Deformable Spatio-Temporal Shape Models: Extending Active Shape Models to 2D+Time
by Ghassan Hamarneh

"Active Shape Models (ASM) are statistical models of the shapes of objects which iteratively deform to fit to an example of the object in a new image. The shapes are constrained by a Statistical Shape Model to vary only in ways seen in a training set of labeled examples." [CVOnline - ASM]

To extend 2D ASM to include temporal shape variations, we need to (1) build a statistical model of spatio-temporal (ST) shapes (time varying shapes) and (2) utilize this prior statistical knowledge along with image sequence data to segment an ST-shape.

Spatio-temporal statistics are particularly useful when dealing with a class of time-varying objects that undergoes a typical motion pattern, as in cardiography, optical signature motion recognition, or lip-reading for human computer interaction, for example.

As in 2D ASM, a single static shape is represented by a set of labels or landmarks {(xi,yi)} (x and y are the landmark coordinates, i is the landmark number). However for a time varying shape the landmark positions change with time hence the ST-shape is represented by {xi(t),yi(t)} (t denotes time).

To build a statistical model of ST-shape variations, example image sequences containing the desired object undergoing a specific motion pattern (e.g. a set of echocardiographic sequences) are collected and labeled. This yields a training set of ST-shapes. Principal Component Analysis (PCA) is then performed on the observed data; the number of observations is equal to the number of labeled image sequences (number of training ST-shapes). The number of variables in each observation is equal to: the number of frames per sequence x the number of landmarks per frame x 2 (x and y coordinates per landmark). PCA basically gives: ST_shape = mean ST_shape + weighted variation modes, in addition to the variance explained by each mode. It is important to note the ST-shapes need to be aligned prior to PCA so as not to model pose variations as shape variations.

As in the original 2D ASM formulation, a model of the image appearance around each landmark is also used (and possibly a model of how this appearance changes with time). For example by examining the image intensity profiles along a line segment passing through each landmark and perpendicular to the boundary created by the neighboring ones.

To segment a similar time-varying object in a new image sequence, we start with an initial ST-shape model (e.g. the mean ST-shape) and an initial pose estimate. We then
(1) find a new proposed ST-shape, (2) limit the proposed ST-shape to agree with prior knowledge, and (3) repeat until convergence.

To find the proposed ST-shape we take into account not only image data (match with trained appearance profiles) but also temporal continuity (Figure 1).

Figure 1. Obtaining the the intensity mismatch and temporal discontinuity matrices to be used in finding a proposed ST-shape.

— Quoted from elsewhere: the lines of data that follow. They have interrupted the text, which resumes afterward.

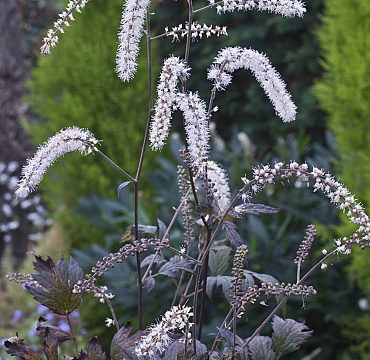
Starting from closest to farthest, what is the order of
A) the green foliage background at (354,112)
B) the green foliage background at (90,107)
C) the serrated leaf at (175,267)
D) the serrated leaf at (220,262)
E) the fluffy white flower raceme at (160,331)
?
1. the fluffy white flower raceme at (160,331)
2. the serrated leaf at (175,267)
3. the serrated leaf at (220,262)
4. the green foliage background at (354,112)
5. the green foliage background at (90,107)

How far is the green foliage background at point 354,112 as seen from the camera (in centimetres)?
304

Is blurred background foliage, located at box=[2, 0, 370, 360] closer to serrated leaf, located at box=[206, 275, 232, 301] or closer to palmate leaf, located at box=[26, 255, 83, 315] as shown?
serrated leaf, located at box=[206, 275, 232, 301]

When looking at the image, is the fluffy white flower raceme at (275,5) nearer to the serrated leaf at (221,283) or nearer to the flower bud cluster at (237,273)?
the flower bud cluster at (237,273)

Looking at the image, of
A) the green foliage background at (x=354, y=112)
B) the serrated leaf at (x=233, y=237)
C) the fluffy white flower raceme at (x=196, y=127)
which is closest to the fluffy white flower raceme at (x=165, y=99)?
the fluffy white flower raceme at (x=196, y=127)

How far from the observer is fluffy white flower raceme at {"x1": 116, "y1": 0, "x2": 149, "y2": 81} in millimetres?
1168

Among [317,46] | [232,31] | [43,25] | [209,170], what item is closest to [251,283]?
[209,170]

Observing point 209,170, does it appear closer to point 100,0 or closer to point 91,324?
point 91,324

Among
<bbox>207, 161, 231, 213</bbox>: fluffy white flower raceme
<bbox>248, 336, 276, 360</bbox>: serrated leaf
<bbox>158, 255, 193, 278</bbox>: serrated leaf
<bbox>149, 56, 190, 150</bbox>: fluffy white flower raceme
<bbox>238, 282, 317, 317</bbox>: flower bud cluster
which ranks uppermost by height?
<bbox>149, 56, 190, 150</bbox>: fluffy white flower raceme

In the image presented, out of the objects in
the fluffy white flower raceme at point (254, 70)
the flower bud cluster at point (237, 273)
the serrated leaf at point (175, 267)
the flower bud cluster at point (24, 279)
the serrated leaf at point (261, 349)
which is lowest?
the serrated leaf at point (261, 349)

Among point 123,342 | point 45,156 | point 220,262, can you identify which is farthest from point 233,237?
point 45,156

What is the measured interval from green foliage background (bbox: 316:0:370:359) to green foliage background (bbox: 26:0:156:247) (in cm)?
170

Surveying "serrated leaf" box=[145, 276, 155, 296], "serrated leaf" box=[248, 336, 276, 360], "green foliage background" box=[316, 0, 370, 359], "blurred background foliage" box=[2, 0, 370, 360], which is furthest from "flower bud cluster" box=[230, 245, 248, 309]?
"green foliage background" box=[316, 0, 370, 359]

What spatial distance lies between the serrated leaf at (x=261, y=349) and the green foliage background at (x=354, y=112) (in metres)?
1.86

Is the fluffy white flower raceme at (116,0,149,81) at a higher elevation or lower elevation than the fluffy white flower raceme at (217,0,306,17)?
lower
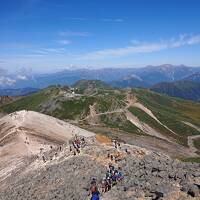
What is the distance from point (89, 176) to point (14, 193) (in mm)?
13952

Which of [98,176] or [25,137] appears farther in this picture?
[25,137]

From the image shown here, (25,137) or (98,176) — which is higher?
(98,176)

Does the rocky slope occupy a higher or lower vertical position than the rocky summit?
lower

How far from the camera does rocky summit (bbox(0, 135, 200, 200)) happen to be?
39.8 meters

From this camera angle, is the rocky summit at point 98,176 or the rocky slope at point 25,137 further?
the rocky slope at point 25,137

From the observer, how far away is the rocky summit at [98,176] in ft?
130

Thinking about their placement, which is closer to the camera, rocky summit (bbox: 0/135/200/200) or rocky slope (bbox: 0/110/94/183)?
rocky summit (bbox: 0/135/200/200)

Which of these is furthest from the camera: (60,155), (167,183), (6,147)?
(6,147)

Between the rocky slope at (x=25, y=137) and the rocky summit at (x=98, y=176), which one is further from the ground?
the rocky summit at (x=98, y=176)

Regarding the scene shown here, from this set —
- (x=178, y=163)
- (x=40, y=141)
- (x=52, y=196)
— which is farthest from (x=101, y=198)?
(x=40, y=141)

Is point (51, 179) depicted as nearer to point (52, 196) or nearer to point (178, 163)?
point (52, 196)

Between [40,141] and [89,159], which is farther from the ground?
[89,159]

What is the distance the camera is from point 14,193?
5731 cm

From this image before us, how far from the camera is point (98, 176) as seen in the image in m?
50.2
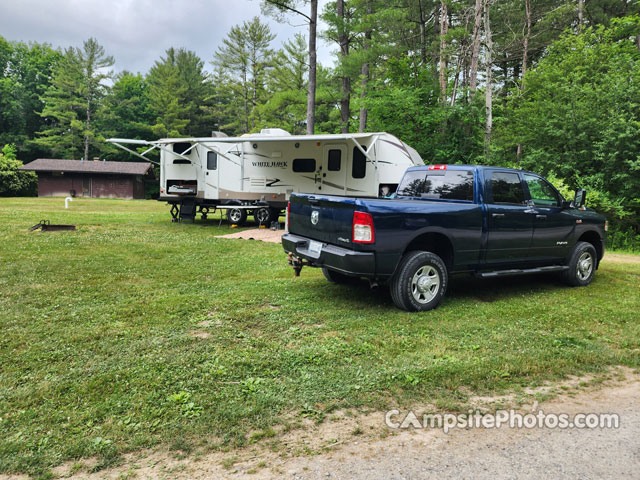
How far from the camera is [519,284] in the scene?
708 centimetres

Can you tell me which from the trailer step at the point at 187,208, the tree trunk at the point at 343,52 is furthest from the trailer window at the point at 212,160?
the tree trunk at the point at 343,52

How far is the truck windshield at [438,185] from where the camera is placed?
5.90 metres

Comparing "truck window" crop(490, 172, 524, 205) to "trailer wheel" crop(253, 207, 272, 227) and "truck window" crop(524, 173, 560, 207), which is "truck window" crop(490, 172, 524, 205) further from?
"trailer wheel" crop(253, 207, 272, 227)

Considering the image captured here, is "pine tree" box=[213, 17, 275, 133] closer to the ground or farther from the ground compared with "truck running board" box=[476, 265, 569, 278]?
farther from the ground

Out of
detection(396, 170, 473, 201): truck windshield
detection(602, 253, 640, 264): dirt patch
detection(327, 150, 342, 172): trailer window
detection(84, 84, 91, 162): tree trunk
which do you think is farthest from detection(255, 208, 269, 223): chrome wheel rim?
detection(84, 84, 91, 162): tree trunk

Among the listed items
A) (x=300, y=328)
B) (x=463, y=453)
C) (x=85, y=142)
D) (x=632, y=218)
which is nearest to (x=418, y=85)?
(x=632, y=218)

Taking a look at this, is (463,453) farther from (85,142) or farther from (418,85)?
(85,142)

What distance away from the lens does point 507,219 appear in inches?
231

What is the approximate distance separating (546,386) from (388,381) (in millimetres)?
1282

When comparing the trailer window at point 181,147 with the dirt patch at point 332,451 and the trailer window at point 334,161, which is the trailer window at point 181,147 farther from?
the dirt patch at point 332,451

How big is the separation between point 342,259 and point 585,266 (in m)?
4.61

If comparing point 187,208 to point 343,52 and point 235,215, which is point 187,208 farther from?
point 343,52

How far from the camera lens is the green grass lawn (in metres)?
2.83

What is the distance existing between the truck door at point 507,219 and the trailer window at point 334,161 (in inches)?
322
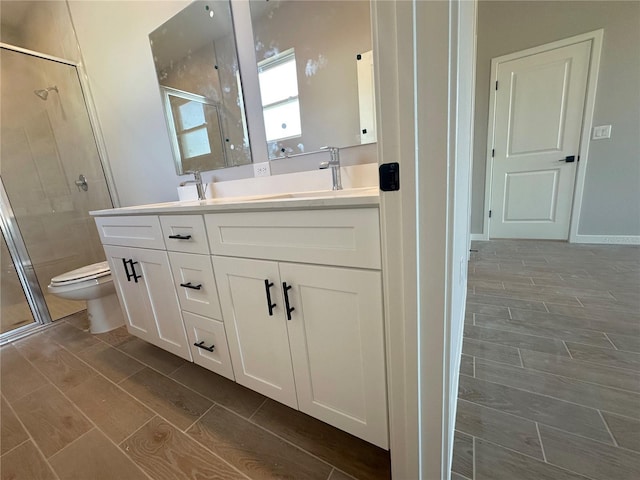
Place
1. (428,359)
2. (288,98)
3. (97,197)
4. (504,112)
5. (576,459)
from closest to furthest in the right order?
1. (428,359)
2. (576,459)
3. (288,98)
4. (97,197)
5. (504,112)

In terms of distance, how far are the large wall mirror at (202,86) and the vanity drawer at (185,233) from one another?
0.67 m

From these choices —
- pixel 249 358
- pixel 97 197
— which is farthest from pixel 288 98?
pixel 97 197

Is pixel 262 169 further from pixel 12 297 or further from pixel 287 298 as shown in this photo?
pixel 12 297

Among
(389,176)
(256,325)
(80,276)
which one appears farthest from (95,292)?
(389,176)

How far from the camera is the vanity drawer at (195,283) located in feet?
3.32

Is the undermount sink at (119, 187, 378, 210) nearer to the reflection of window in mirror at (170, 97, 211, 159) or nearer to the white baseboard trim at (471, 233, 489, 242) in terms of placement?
the reflection of window in mirror at (170, 97, 211, 159)

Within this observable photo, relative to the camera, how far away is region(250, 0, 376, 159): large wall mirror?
119 cm

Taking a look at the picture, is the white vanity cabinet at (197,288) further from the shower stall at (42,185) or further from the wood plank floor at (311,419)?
the shower stall at (42,185)

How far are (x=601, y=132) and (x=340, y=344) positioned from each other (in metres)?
3.34

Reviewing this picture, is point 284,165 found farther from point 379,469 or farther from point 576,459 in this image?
point 576,459

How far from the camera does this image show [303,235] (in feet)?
2.39

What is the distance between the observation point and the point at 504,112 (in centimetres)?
289

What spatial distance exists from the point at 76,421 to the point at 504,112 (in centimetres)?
407

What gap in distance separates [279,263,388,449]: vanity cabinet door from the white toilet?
1.54 m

By searching along the sampled normal profiles of the all model landmarks (at multiple image frames), each landmark can move into any of several locations in its frame. The corresponding landmarks in the other frames (same i but different t) can do the same. What we need is to find is the optimal combination of new locations for all these landmarks (specific i, all t's)  that will not only give a good match with the prior appearance knowledge but also maintain temporal continuity. We treat this problem as a multi-stage decision process (Figure 2).

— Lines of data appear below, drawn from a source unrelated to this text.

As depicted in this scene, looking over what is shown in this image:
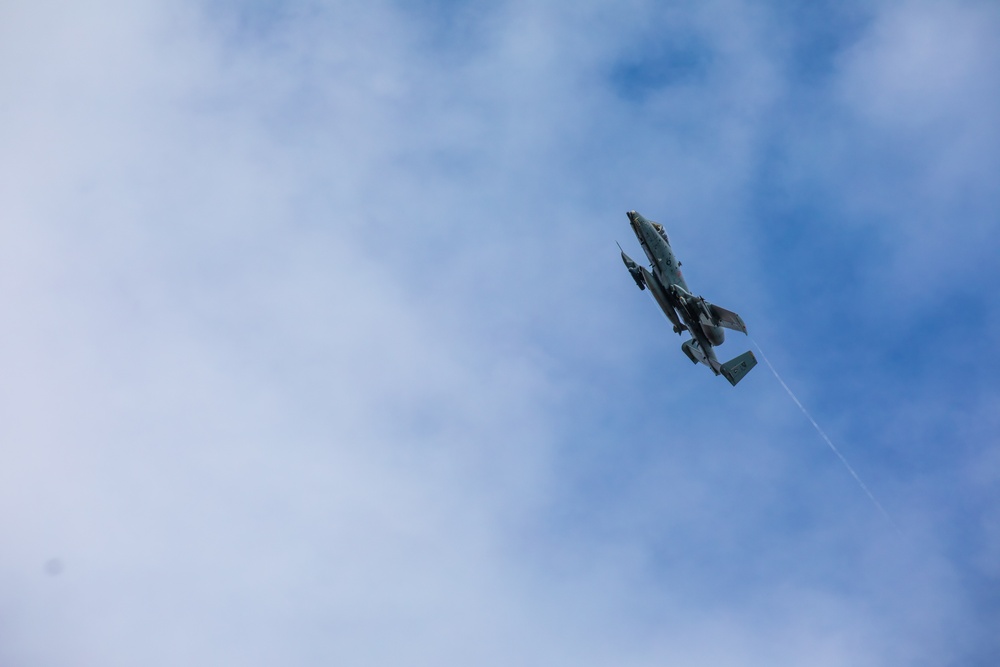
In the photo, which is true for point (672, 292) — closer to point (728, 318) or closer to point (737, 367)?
point (728, 318)

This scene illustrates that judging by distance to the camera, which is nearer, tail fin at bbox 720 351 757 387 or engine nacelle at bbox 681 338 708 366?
engine nacelle at bbox 681 338 708 366

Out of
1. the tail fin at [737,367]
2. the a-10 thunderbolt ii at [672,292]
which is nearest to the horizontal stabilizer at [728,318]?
the a-10 thunderbolt ii at [672,292]

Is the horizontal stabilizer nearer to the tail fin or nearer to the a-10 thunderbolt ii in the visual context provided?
the a-10 thunderbolt ii

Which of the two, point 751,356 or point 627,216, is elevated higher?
point 627,216

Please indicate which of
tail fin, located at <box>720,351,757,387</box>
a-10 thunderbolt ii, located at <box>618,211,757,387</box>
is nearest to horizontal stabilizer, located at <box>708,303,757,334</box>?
a-10 thunderbolt ii, located at <box>618,211,757,387</box>

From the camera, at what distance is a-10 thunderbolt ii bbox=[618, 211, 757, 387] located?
121625 millimetres

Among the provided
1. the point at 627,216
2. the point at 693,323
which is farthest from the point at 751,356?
the point at 627,216

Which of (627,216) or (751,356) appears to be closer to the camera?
(627,216)

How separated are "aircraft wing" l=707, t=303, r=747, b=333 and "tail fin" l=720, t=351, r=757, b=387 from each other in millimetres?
8207

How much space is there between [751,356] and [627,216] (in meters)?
24.9

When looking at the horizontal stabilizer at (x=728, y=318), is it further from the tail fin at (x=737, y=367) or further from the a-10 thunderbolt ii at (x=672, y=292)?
the tail fin at (x=737, y=367)

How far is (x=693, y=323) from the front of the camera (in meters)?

Figure 2. The different choices of the new positions of landmark i in all frames.

We utilize dynamic programming to solve this multi-stage decision problem, i.e. to find the optimal path that minimizes a weighted sum of intensity mismatch and temporal discontinuity (Figure 3).

Figure 3. Utilizing dynamic programming for finding the best proposed deformations of the ST-shape.

The result of finding the optimal path (choice of where each landmark moves to) using dynamic programming gives a proposed ST-shape. The proposed ST-shape is then limited according to the statistical model by projecting it onto an allowable spatio-temporal shape space derived from the main modes of statistical variation (Figure 4). The process is re-iterated until convergence.

Figure 4. Constraining the deformations to an allowable spatio-temporal  shape space.

Figure 5 shows some simple examples of segmenting time-varying synthetic objects.

......

Figure 5. Segmenting time-varying synthetic objects in an image sequence contaminated by global Gaussian noise and
(left) a missing image frame
(middle) overlapping occlusion